Reading text: Begin

Despite having some of the strictest restrictions in the country, California’s coronavirus cases are climbing once again. In fact, California’s COVID-19 rate is now twice that of Florida, where restrictions are almost nonexistent.
The reason is simple: COVID-19, like many viruses, follows our seasonal behavior. Florida’s cases spiked during the summer months, which is when Floridians spend the most time indoors. As soon as the temperatures cooled and Floridians went back outside, the number of COVID-19 cases plunged.
California is experiencing the same trend right now. Californians are spending more time indoors as winter temperatures set in, so cases are rising. They will almost certainly drop again during the spring.
Gov. Gavin Newsom acknowledged this during a conference this week.
“California is now experiencing an increase,” he said. “Well, we know why. There’s a seasonality to COVID. It’s not particularly difficult after a couple of years to understand.”
What Newsom does not want to acknowledge is that his state’s restrictions have done little to curb the predictable rise in cases occurring now. Los Angeles County still has an indoor mask and vaccine mandate in place. San Francisco requires masks for all unvaccinated persons, and the state as a whole has one of the highest vaccination rates in the country. Yet, its cases are now on par with Florida’s summer wave, even though Florida doesn’t have indoor mask or vaccine mandates.
Government officials have clearly overestimated the efficacy of coronavirus restrictions and underestimated the potent effect of seasonal trends. At this point, they should understand that COVID-19 is an endemic virus that will come and go in waves, just like the flu or the common cold. It will do this for the rest of human history, no matter what orders states issue to try to stop it.

Reading text: End
Given data: Begin

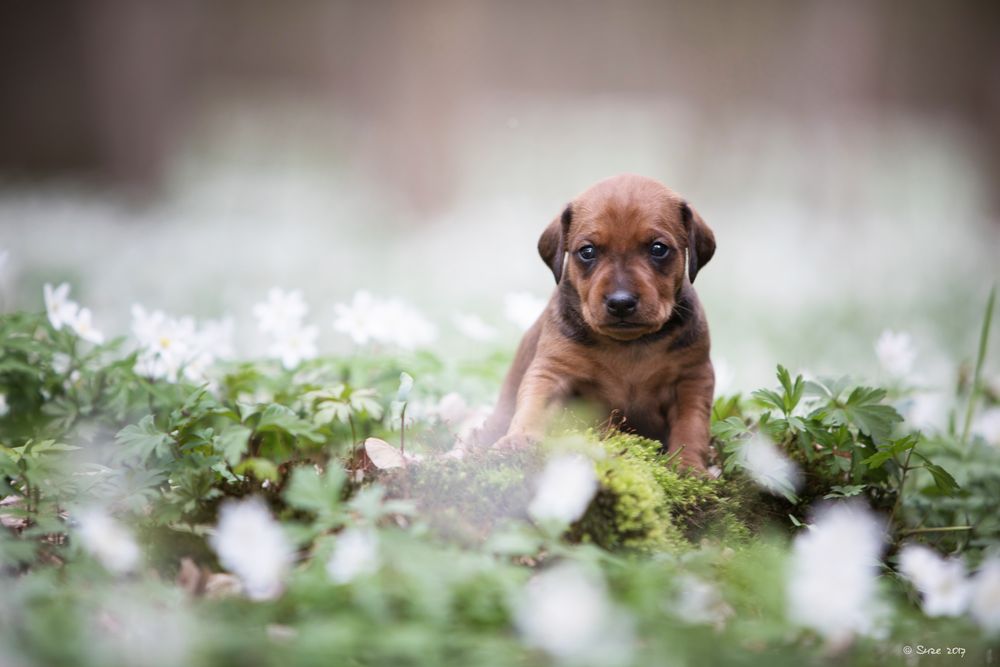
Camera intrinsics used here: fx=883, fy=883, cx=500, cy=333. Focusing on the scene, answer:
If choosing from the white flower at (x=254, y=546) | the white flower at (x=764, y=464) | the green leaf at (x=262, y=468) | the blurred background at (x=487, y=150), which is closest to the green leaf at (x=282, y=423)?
the green leaf at (x=262, y=468)

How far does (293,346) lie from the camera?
380cm

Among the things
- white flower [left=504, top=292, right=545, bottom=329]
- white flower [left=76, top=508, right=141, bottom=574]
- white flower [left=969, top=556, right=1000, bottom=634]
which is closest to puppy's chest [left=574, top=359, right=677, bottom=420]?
white flower [left=504, top=292, right=545, bottom=329]

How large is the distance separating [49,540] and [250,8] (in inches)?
490

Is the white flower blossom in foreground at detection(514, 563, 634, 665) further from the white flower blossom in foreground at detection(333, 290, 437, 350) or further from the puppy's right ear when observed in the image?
the white flower blossom in foreground at detection(333, 290, 437, 350)

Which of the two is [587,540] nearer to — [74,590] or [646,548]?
[646,548]

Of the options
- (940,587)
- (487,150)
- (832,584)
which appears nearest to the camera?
(832,584)

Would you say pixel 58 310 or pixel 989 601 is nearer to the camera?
pixel 989 601

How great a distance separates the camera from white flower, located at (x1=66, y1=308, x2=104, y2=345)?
137 inches

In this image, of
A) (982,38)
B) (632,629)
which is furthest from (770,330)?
(982,38)

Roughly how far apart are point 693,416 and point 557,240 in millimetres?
826

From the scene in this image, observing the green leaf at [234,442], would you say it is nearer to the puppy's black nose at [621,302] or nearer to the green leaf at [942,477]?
the puppy's black nose at [621,302]

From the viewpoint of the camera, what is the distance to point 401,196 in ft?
34.6

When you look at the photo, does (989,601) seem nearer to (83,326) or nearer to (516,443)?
(516,443)

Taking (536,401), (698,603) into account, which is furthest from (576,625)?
(536,401)
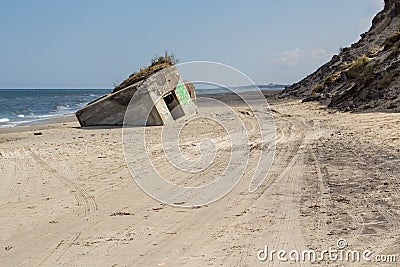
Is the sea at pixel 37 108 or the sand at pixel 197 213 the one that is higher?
the sea at pixel 37 108

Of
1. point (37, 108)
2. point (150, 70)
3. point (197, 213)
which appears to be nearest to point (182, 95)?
point (150, 70)

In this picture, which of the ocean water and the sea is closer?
the sea

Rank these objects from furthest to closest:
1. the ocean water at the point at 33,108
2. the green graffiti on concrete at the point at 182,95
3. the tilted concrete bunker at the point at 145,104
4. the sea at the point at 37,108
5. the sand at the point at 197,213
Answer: the ocean water at the point at 33,108 < the sea at the point at 37,108 < the green graffiti on concrete at the point at 182,95 < the tilted concrete bunker at the point at 145,104 < the sand at the point at 197,213

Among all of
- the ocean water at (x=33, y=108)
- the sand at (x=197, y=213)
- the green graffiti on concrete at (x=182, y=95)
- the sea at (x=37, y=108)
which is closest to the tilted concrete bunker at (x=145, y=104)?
the green graffiti on concrete at (x=182, y=95)

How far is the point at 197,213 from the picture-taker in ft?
18.9

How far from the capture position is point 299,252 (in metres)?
4.32

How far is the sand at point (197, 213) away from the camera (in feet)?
14.8

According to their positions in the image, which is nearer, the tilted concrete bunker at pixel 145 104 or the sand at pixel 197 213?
the sand at pixel 197 213

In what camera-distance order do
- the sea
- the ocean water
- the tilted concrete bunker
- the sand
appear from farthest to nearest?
the ocean water
the sea
the tilted concrete bunker
the sand

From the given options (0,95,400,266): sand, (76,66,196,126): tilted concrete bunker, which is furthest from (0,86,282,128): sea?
(0,95,400,266): sand

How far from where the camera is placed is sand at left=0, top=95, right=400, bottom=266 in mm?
4504

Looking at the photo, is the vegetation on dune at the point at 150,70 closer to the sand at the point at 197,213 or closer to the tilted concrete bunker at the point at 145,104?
the tilted concrete bunker at the point at 145,104

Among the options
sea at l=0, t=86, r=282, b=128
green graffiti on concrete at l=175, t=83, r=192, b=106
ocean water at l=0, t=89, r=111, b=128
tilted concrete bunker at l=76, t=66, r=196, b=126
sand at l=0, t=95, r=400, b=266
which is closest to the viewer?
sand at l=0, t=95, r=400, b=266

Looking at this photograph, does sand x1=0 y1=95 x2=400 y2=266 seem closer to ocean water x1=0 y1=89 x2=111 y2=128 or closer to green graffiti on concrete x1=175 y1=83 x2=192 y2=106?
green graffiti on concrete x1=175 y1=83 x2=192 y2=106
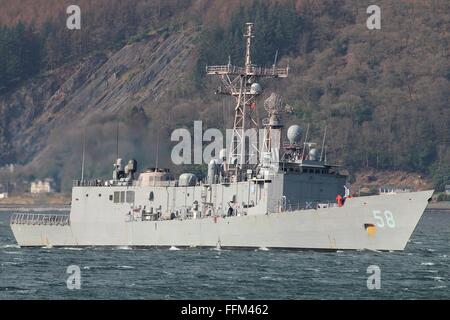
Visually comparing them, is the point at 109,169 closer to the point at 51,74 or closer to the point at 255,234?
the point at 255,234

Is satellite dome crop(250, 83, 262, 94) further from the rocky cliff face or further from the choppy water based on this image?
the rocky cliff face

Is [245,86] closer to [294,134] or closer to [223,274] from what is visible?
[294,134]

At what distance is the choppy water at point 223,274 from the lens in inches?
1747

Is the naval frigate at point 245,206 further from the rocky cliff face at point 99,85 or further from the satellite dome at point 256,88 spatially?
the rocky cliff face at point 99,85

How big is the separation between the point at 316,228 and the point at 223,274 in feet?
26.1

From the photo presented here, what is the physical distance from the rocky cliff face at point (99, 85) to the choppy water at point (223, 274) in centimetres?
7622

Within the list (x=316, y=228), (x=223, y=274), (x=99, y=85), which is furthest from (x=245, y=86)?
(x=99, y=85)

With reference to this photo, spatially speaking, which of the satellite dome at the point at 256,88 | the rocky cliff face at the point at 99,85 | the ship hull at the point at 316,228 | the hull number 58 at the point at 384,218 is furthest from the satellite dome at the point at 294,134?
the rocky cliff face at the point at 99,85

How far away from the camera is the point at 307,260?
5406cm

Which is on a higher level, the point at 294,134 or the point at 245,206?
the point at 294,134

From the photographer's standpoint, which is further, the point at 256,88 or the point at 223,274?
the point at 256,88

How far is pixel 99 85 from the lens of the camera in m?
Result: 145

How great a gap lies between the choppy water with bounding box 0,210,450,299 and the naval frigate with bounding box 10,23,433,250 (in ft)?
3.20

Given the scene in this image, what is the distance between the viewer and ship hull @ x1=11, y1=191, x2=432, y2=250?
55.0 m
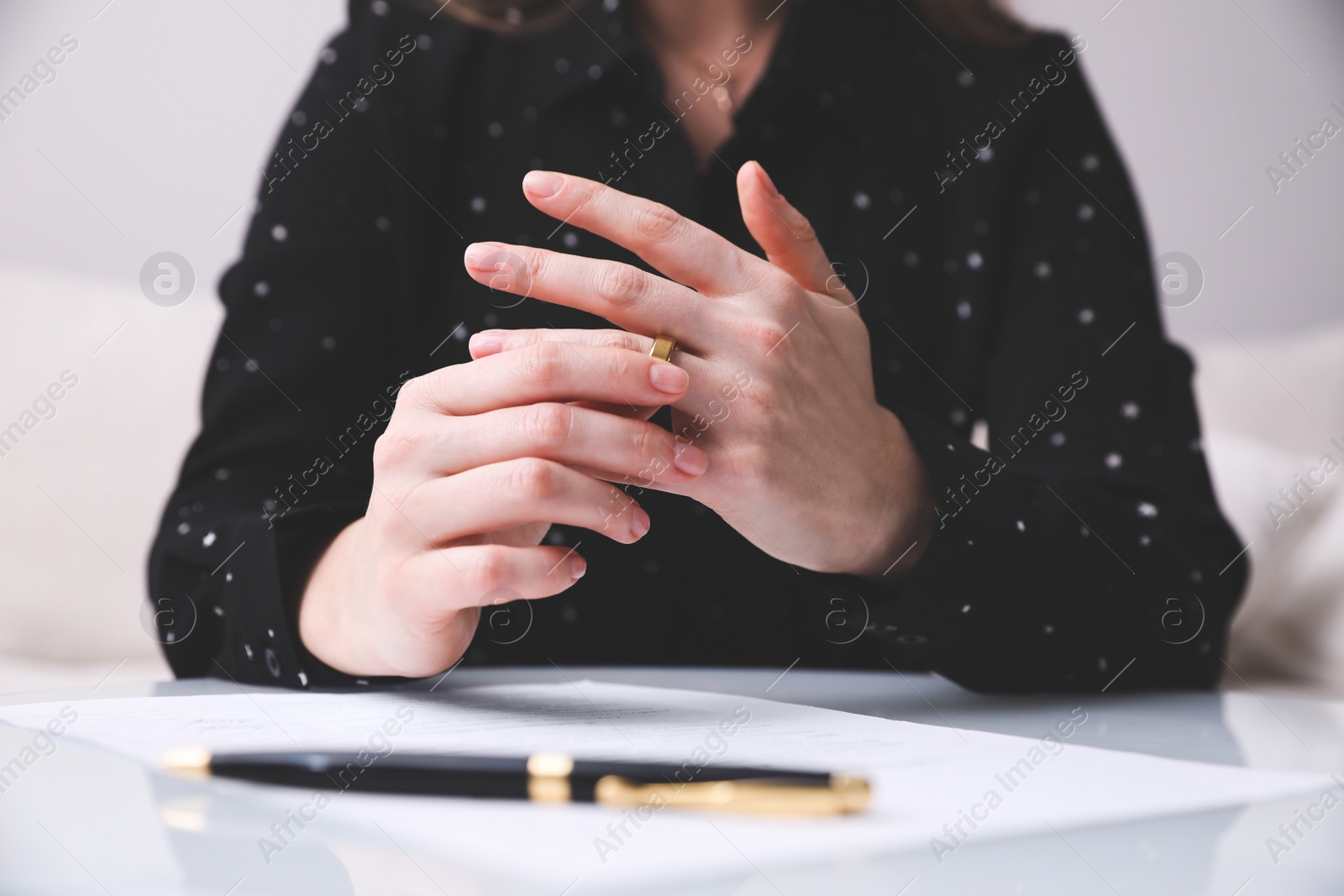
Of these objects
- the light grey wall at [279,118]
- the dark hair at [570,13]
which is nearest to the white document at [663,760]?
the dark hair at [570,13]

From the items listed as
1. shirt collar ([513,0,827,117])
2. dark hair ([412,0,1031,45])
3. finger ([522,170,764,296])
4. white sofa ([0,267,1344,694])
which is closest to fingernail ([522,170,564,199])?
finger ([522,170,764,296])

Given data: End

Brief ▸
Reproduce the article above on COVID-19 seasonality in California and Florida in full, word for word.

Answer to this task ▸
Despite having some of the strictest restrictions in the country, California’s coronavirus cases are climbing once again. In fact, California’s COVID-19 rate is now twice that of Florida, where restrictions are almost nonexistent.
The reason is simple: COVID-19, like many viruses, follows our seasonal behavior. Florida’s cases spiked during the summer months, which is when Floridians spend the most time indoors. As soon as the temperatures cooled and Floridians went back outside, the number of COVID-19 cases plunged.
California is experiencing the same trend right now. Californians are spending more time indoors as winter temperatures set in, so cases are rising. They will almost certainly drop again during the spring.
Gov. Gavin Newsom acknowledged this during a conference this week.
“California is now experiencing an increase,” he said. “Well, we know why. There’s a seasonality to COVID. It’s not particularly difficult after a couple of years to understand.”
What Newsom does not want to acknowledge is that his state’s restrictions have done little to curb the predictable rise in cases occurring now. Los Angeles County still has an indoor mask and vaccine mandate in place. San Francisco requires masks for all unvaccinated persons, and the state as a whole has one of the highest vaccination rates in the country. Yet, its cases are now on par with Florida’s summer wave, even though Florida doesn’t have indoor mask or vaccine mandates.
Government officials have clearly overestimated the efficacy of coronavirus restrictions and underestimated the potent effect of seasonal trends. At this point, they should understand that COVID-19 is an endemic virus that will come and go in waves, just like the flu or the common cold. It will do this for the rest of human history, no matter what orders states issue to try to stop it.